Twin Reversed Arterial Perfusion Sequence (TRAP Sequence)
Twin reversed arterial perfusion sequence (TRAP sequence, also sometimes called TRAP syndrome) is a condition that occurs only in identical twins that share a placenta (monochorionic), in which one twin, lacking a functioning cardiac system, receives blood from the normally developing twin called the “pump twin.” This places an enormous demand on the heart, putting the pump twin at risk for cardiac failure. Left untreated, the pump twin will die in 50 percent to 75 percent of cases.
The risk to the pump twin rises proportionately to the increasing size of the abnormally developing twin. TRAP sequence is also associated with excess amniotic fluid, caused by increased blood flow to the kidneys that results in overproduction of fetal urine (the primary source of amniotic fluid). This buildup of fluid may cause polyhydramnios, leading to premature rupture of the fetal membranes and preterm labor.
“Reversed arterial perfusion” is used to describe this condition because blood flow is opposite from the normal blood supply of the fetus. In TRAP sequence, blood enters the abnormal twin (also called the acardiac or acephalic twin) through the umbilical artery (which usually carries blood away from the fetus back to the placenta) and exits through the umbilical vein, which normally carries blood from the placenta to the fetus.
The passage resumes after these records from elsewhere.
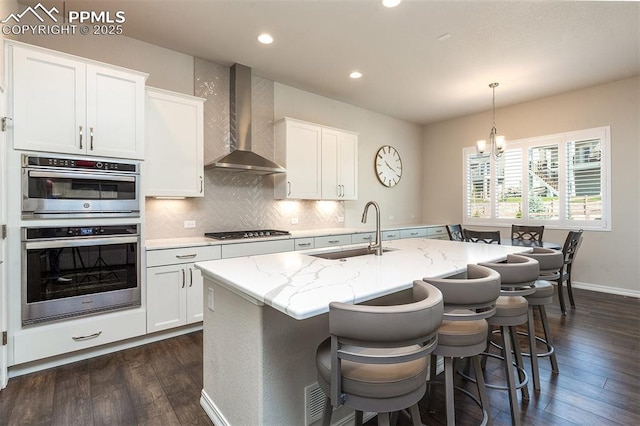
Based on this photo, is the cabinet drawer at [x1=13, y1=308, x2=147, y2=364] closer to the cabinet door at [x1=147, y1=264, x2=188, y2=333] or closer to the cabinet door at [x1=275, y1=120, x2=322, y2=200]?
the cabinet door at [x1=147, y1=264, x2=188, y2=333]

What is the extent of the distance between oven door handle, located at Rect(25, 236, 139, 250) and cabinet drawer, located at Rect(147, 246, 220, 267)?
0.72 ft

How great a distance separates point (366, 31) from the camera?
3076mm

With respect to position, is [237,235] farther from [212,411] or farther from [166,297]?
[212,411]

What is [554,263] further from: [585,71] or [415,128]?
[415,128]

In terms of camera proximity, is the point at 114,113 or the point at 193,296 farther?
the point at 193,296

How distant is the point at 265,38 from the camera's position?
3199 millimetres

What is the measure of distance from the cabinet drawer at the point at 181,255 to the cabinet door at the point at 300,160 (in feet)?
4.34

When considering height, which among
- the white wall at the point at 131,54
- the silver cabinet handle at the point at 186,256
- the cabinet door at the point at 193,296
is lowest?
the cabinet door at the point at 193,296

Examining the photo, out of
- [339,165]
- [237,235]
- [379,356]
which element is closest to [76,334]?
[237,235]

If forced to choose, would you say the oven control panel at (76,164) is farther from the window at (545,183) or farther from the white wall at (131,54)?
the window at (545,183)

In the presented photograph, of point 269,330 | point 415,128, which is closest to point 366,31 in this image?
point 269,330

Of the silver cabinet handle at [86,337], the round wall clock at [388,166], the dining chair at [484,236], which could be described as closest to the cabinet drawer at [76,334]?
the silver cabinet handle at [86,337]

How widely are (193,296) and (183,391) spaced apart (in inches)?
42.9

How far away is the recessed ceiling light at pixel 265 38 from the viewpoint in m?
3.15
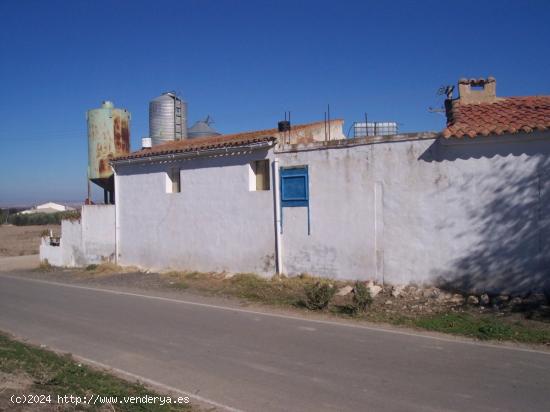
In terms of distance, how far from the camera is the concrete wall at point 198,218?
16.3 m

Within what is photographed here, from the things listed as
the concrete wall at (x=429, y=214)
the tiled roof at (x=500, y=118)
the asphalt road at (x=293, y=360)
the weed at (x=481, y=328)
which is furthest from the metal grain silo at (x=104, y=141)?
the weed at (x=481, y=328)

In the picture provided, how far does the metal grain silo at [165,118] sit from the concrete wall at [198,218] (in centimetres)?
A: 664

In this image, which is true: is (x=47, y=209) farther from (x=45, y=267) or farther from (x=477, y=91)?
(x=477, y=91)

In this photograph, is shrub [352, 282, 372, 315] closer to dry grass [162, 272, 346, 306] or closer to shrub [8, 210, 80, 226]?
dry grass [162, 272, 346, 306]

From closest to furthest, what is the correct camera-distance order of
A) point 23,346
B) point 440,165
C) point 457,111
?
point 23,346 → point 440,165 → point 457,111

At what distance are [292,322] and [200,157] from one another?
881cm

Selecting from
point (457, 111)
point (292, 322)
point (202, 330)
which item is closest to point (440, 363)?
point (292, 322)

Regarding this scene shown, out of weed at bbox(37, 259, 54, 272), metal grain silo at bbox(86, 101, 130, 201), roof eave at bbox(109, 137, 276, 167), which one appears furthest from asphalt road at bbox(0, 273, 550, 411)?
Result: metal grain silo at bbox(86, 101, 130, 201)

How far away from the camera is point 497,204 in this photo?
11594mm

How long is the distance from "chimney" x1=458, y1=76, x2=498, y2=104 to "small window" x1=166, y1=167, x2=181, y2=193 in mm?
9887

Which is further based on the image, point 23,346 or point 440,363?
point 23,346

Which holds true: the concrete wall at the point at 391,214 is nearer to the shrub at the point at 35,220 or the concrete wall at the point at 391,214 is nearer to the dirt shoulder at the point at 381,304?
the dirt shoulder at the point at 381,304

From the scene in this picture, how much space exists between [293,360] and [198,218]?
10.8 m

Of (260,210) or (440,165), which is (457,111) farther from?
(260,210)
TRAP sequence affects approximately 1 percent of monochorionic pregnancies, with an incidence of 1 in 35,000 births.
Causes of trap sequence
TRAP sequence is a rare complication of identical twinning. Although the initiating events are unclear, TRAP sequence is thought to result from communication between the blood vessels in the two fetal circulations as well as a cardiac problem in the recipient twin. The condition does not appear to run in families and there are currently no reports of recurrence in the same family.
Diagnosis
Because of the strain on the pump twin's heart, every case of TRAP sequence should be evaluated by fetal echocardiography. The reversed arterial flow in the acardiac/acephalic twin should be documented using color flow Doppler.
It is important to exclude a chromosomal abnormality prior to offering a fetoscopic procedure in TRAP sequence since the incidence of chromosomal abnormality in the pump twin may be as high as 9 percent. Over half of these pregnancies are complicated by polyhydramnios and 75 percent by preterm labor.
The difference in fetal weight between the twins is predictive of outcome. When the acardiac/acephalic twin outweighs the pump twin by more than 50 percent, death occurs in 64 percent of cases. If the acardiac/acephalic twin outweighs the pump twin by more than 75 percent, death occurs in 95 percent of cases. Risk of pregnancy complication is related to the size of the abnormal fetus.
Treatment
TRAP sequence requires occlusion and division of the cord due to the risk of cord entanglement. Fetal echocardiography is essential for monitoring the pump twin for signs of decompensation and possible intervention. At The Children's Hospital of Philadelphia, we offer selective bipolar cord coagulation and radiofrequency ablation (RFA) procedures as treatment options for mothers carrying twins diagnosed with TRAP sequence.
The goal of fetal surgery is to interrupt blood supply to the non-viable twin. This reduces cardiac strain on the pump twin and increases his or her chance of survival.
Selective bipolar cord coagulation procedure
The entire selective bipolar cord coagulation procedure is performed using small, hollow needles called trochars. These are inserted through the mother’s abdomen. In most cases, your medical team will instruct you to arrive at the hospital on the morning of the procedure, which is performed in the operating room. Mothers receive conscious sedation (IV sedation) and numbing medication at the site on the abdomen.
Your abdomen is prepped with an antibacterial solution and a trochar is placed into the amniotic space to allow the introduction of instruments, such as a small camera (fetoscope) and a coagulation device into the amniotic cavity. The coagulation device will be used to block blood flow to the non-viable twin.
After the surgery, you will be transferred to the Garbose Family Special Delivery Unit for a typical post-operative stay of approximately six hours. During this time, you and your baby are carefully monitored for complications. Mothers are typically on bed rest and receive medications to help prevent preterm labor. You will be discharged the same day of your procedure.
After discharge from the hospital, you may return to your referring doctor for ongoing care and delivery.